From: Dave Chinner <david@fromorbit.com>
To: "Darrick J. Wong" <darrick.wong@oracle.com>
Cc: linux-xfs@vger.kernel.org
Subject: Re: [PATCH 13/21] xfs: repair inode records
Date: Tue, 3 Jul 2018 16:17:18 +1000 [thread overview]
Message-ID: <20180703061718.GJ2234@dastard> (raw)
In-Reply-To: <152986829144.3155.13577483407162701849.stgit@magnolia>
On Sun, Jun 24, 2018 at 12:24:51PM -0700, Darrick J. Wong wrote:
> From: Darrick J. Wong <darrick.wong@oracle.com>
>
> Try to reinitialize corrupt inodes, or clear the reflink flag
> if it's not needed.
>
> Signed-off-by: Darrick J. Wong <darrick.wong@oracle.com>
A comment somewhere that this is only attmepting to repair inodes
that have failed verifier checks on read would be good.
......
> +/* Make sure this buffer can pass the inode buffer verifier. */
> +STATIC void
> +xfs_repair_inode_buf(
> + struct xfs_scrub_context *sc,
> + struct xfs_buf *bp)
> +{
> + struct xfs_mount *mp = sc->mp;
> + struct xfs_trans *tp = sc->tp;
> + struct xfs_dinode *dip;
> + xfs_agnumber_t agno;
> + xfs_agino_t agino;
> + int ioff;
> + int i;
> + int ni;
> + int di_ok;
> + bool unlinked_ok;
> +
> + ni = XFS_BB_TO_FSB(mp, bp->b_length) * mp->m_sb.sb_inopblock;
> + agno = xfs_daddr_to_agno(mp, XFS_BUF_ADDR(bp));
> + for (i = 0; i < ni; i++) {
> + ioff = i << mp->m_sb.sb_inodelog;
> + dip = xfs_buf_offset(bp, ioff);
> + agino = be32_to_cpu(dip->di_next_unlinked);
> + unlinked_ok = (agino == NULLAGINO ||
> + xfs_verify_agino(sc->mp, agno, agino));
> + di_ok = dip->di_magic == cpu_to_be16(XFS_DINODE_MAGIC) &&
> + xfs_dinode_good_version(mp, dip->di_version);
> + if (di_ok && unlinked_ok)
> + continue;
Readability woul dbe better with:
unlinked_ok = false;
if (agino == NULLAGINO || xfs_verify_agino(sc->mp, agno, agino))
unlinked_ok = true;
di_ok = false;
if (dip->di_magic == cpu_to_be16(XFS_DINODE_MAGIC) &&
xfs_dinode_good_version(mp, dip->di_version))
di_ok = true;
if (di_ok && unlinked_ok)
continue;
Also, is there a need to check the inode CRC here?

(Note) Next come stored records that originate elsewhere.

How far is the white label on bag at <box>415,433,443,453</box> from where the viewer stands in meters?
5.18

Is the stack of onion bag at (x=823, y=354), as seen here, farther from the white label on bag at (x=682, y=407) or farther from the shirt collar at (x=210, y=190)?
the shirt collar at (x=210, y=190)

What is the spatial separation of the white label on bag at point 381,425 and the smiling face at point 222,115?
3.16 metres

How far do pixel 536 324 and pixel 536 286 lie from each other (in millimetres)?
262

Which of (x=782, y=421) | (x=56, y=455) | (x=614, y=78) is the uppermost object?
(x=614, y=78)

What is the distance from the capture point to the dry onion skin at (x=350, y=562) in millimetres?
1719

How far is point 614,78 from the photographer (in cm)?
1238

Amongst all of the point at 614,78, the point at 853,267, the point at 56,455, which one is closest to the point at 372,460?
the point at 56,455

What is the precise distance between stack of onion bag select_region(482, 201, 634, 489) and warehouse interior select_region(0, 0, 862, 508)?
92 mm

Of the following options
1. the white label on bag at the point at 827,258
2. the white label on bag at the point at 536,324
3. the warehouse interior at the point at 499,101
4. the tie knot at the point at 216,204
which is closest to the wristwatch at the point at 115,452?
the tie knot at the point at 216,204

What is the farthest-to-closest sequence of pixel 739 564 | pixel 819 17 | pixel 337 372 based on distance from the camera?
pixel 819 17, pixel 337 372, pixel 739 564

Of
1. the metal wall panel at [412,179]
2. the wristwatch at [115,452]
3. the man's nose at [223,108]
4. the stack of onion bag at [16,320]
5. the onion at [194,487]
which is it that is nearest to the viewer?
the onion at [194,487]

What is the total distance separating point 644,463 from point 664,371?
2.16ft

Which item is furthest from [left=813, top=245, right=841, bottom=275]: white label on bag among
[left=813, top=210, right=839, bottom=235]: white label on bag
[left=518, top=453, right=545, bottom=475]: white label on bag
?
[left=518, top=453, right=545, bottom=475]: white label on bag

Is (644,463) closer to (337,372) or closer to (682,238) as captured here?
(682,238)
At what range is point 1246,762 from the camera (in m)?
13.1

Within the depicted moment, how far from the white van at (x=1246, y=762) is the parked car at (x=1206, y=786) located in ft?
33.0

> + dip->di_magic = cpu_to_be16(XFS_DINODE_MAGIC);
> + dip->di_version = 3;
> + if (!unlinked_ok)
> + dip->di_next_unlinked = cpu_to_be32(NULLAGINO);
> + xfs_dinode_calc_crc(mp, dip);
> + xfs_trans_buf_set_type(tp, bp, XFS_BLFT_DINO_BUF);
> + xfs_trans_log_buf(tp, bp, ioff, ioff + sizeof(*dip) - 1);
Hmmmm. how does this interact with other transactions in repair that
might have logged changes to the same in-core inode? If it was just
changing the unlinked pointer, then that would be ok, but
magic/version are overwritten by the inode item recovery...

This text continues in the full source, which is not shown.